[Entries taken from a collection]

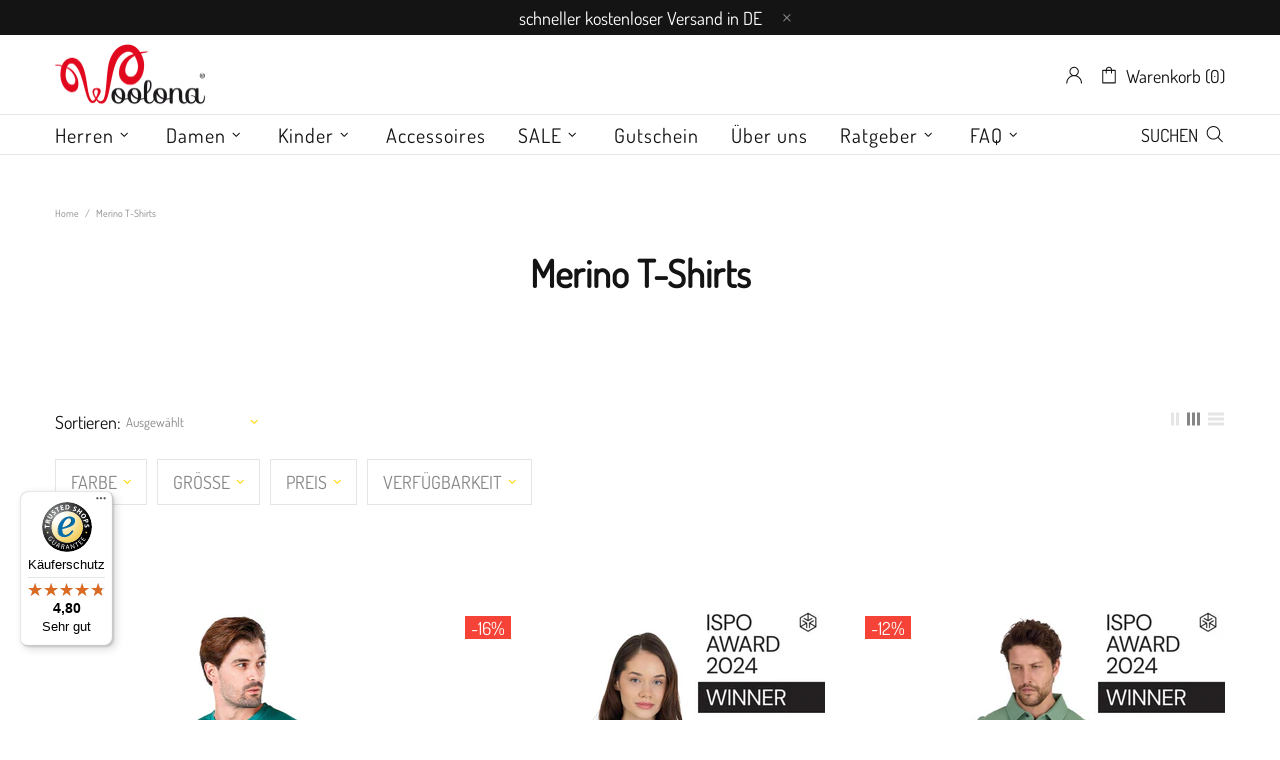

--- FILE ---
content_type: text/css
request_url: https://woolona.de/cdn/shop/t/19/assets/theme-skin-7.css?v=102070749130004864381728282073
body_size: -363
content:
.popup-subscription--layout-01 .popup-subscription__text-line-01{font-family:var(--heading-family)!important;font-weight:700!important}.popup-subscription--layout-01 .popup-subscription__text-line-02{font-family:var(--heading-family)!important;font-size:var(--body-lg-size)!important;line-height:var(--body-lg-line-height)!important}.promobox--modification-1 .promobox__text-wrap{max-width:634px;padding-top:20px;padding-bottom:20px}@media (max-width: 540px){.promobox--modification-1 .promobox__text-2{font-size:44px;line-height:52px}}@media (min-width: 768px){.promobox--modification-2 .promobox__content>*{max-width:420px}}@media (min-width: 1260px){.promobox--modification-2 .promobox__content>*{margin:0 130px}}@media (min-width: 1025px) and (max-width: 1259px){.promobox--modification-2 .promobox__content>*{margin:0 65px}}@media (min-width: 768px) and (max-width: 1024px){.promobox--modification-2 .promobox__content>*{margin:0 30px}}
/*# sourceMappingURL=/cdn/shop/t/19/assets/theme-skin-7.css.map?v=102070749130004864381728282073 */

→ **Exercise**: Pull out every line holding "theme" from the records above, and copy it.

→ **Result of the task**:
request_url: https://woolona.de/cdn/shop/t/19/assets/theme-skin-7.css?v=102070749130004864381728282073
/*# sourceMappingURL=/cdn/shop/t/19/assets/theme-skin-7.css.map?v=102070749130004864381728282073 */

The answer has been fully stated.